Ленка пожала плечами, взяла с прилавка свой сверток и бережно подвернула края бумаги.
– И чтоб никуда по пути не заходила… прямо домой чтоб шла. Все понятно?
– Да понятно… чё тут непонятного… до свидания, Олесь Иванна.
– До свидания, Лена… Строгая ты с сестрой, – усмехнулась Олеся Иванна, когда Ленка закрыла за собой дверь.
– Вы бы пожили с ней недельку.
Комарова вспомнила, как Ленка утащила Светкины трусы, и пожалела, что постеснялась дать ей при Олесе Иванне затрещину.
– Ты бы, Катя, тоже домой шла. Все равно ведь нет работы.
– Ничего, я до вечера побуду.
– Ну, как хочешь.
Олеся Иванна посидела немного, потом сходила на склад, принесла оттуда две красненькие жестяные банки и протянула одну Комаровой:
– На вот.
– Чего это?
– Это мне один ухажер из города привез.
Олеся Иванна взяла из рук Комаровой банку, ловко поддела ногтем ключ и дернула вверх. Банка зашипела, и над крышкой поднялся легкий дымок.
– На, попробуй. – Олеся Иванна вернула банку Комаровой.
Комарова понюхала выходивший из банки дымок – пахло немного похоже на растворимый кофе, – потом зажмурилась, сделала большой глоток и закашлялась.
– Ну как?
– Ничего… – На глаза Комаровой навернулись слезы. – Вроде как кошка за язык лижет. А у вас еще есть? Я для Ленки.
– Поищем – найдется. – Олеся Иванна протянула ей свою банку. – Бери, бери, мне не нужно.
Комарова нерешительно взяла банку и сунула в глубокий карман платья.
– Точно не нужно?
– Точно. Мне и ухажер этот совсем не нравится.
Олеся Иванна отвернулась и посмотрела в давно не мытое окно, из которого видно было желтеющее поле и полоску дороги. Когда в сухую погоду по этой дороге проезжали редкие машины или катилась цыганская телега, пыль поднималась густыми облаками и мелкие ребятишки, игравшие на улице, бросались в эти облака с радостными криками и размахивая руками. Маленькой Олеся Иванна тоже бегала через дорогу – машины тогда ездили еще реже, дай бог проедет две-три за весь день. Она вздохнула.
Дверь магазина широко открылась, и зашли Антон Босой, Стас и Каринка с Дашкой.
– Будьте здоровы, Олесь Иванна. Что, скучаете?
– Так дождит весь день… тут заскучаешь.
– А вы не скучайте. – Антон подмигнул Комаровой. – Дайте нам сыра грамм триста, семечек пару кульков и восемь бутылок «девятки».
– Куда тебе столько? – удивилась Олеся Иванна.
– Нас еще друзья на улице ждут. – Босой снова подмигнул Комаровой.
Олеся Иванна обернулась:
– Катя, я же тебя просила на складе прибраться, ты что тут сидишь?
Комарова поспешно спрыгнула с табуретки, чуть ее не уронив.
– Я потом приду, проверю, – донесся до нее голос Олеси Иванны.
Она не стала включать на складе свет, дошла в потемках до стоящего у стены дивана, забралась на него с ногами и на некоторое время замерла, крепко обхватив колени и низко нагнув голову.
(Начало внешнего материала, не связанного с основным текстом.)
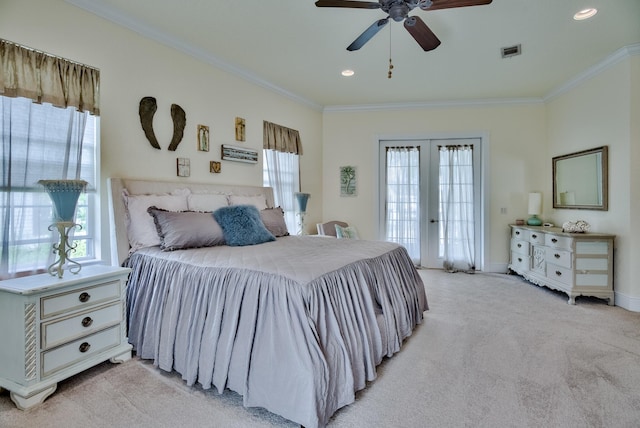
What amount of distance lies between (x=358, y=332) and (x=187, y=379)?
110 centimetres

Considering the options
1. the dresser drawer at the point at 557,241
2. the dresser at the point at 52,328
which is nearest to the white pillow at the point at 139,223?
the dresser at the point at 52,328

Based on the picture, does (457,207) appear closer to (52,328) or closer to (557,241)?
(557,241)

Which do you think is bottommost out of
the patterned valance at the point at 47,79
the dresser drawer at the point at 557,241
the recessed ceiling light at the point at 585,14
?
the dresser drawer at the point at 557,241

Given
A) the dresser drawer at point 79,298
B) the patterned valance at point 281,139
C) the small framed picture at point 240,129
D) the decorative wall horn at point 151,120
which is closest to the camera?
the dresser drawer at point 79,298

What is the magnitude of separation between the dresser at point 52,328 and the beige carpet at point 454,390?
4.6 inches

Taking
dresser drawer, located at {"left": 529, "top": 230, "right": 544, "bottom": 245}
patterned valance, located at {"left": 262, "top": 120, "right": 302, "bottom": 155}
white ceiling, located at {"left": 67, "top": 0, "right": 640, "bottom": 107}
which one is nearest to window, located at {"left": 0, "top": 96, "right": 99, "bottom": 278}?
white ceiling, located at {"left": 67, "top": 0, "right": 640, "bottom": 107}

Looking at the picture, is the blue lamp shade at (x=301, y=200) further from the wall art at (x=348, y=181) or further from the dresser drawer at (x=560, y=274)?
the dresser drawer at (x=560, y=274)

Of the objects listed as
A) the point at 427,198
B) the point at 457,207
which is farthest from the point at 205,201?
the point at 457,207

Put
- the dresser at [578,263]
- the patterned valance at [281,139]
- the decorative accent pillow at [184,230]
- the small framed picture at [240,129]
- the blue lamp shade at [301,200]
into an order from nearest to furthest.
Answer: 1. the decorative accent pillow at [184,230]
2. the dresser at [578,263]
3. the small framed picture at [240,129]
4. the patterned valance at [281,139]
5. the blue lamp shade at [301,200]

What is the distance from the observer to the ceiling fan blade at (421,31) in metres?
2.40

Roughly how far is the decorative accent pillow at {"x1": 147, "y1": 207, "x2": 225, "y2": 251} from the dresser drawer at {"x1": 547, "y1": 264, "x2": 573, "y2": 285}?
3839mm

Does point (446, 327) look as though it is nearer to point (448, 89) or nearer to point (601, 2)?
point (601, 2)

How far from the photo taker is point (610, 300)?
3.81 m

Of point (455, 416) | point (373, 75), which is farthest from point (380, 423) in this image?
point (373, 75)
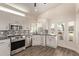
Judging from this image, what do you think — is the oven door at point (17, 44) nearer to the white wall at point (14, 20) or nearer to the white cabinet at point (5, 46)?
the white cabinet at point (5, 46)

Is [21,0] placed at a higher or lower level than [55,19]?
higher

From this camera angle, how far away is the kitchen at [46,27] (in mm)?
1490

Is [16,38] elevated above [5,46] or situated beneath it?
elevated above

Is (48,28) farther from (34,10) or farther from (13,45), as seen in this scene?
(13,45)

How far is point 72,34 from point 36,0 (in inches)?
35.9

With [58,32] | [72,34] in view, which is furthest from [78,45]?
[58,32]

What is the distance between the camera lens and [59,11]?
1563 millimetres

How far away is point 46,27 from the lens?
5.20 feet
Было слышно, как Олеся Иванна щелкает кассой, потом Каринка с Дашкой чему-то засмеялись.
– Только семечки возле магазина не лузгайте, – говорила Олеся Иванна. – Дрянь ваши семечки, хуже папирос, и на зубах от них щербины.
– Хорошо напомнили, Олесь Иванна! «Беломора» дайте пачечку.
– Куда тебе еще? Ну?
Комарова запустила пальцы в волосы, сгребла несколько прядей и потянула.
– Для здоровья полезно! И спичек коробок! И пива…
– Это ты сказал уже. Восемь бутылок. Восемь бутылок «девятки», семечек пару кульков… Ну, что еще?
Комарова тихо, стараясь не произвести никакого шума, слезла с дивана, на цыпочках прошла к задней двери, медленно открыла и, сперва осмотревшись, вышла на улицу. Дождь усилился, и казалось, между небом и землей протянулось множество тонких прозрачных нитей. Она поводила перед собой в воздухе раскрытой ладонью: нити рвались, но тут же соединялись снова, как будто их сшивала невидимая иголка. Комарова прошла по мокрому от дождя полю, вышла на раскисшую дорогу и побрела по обочине к дому.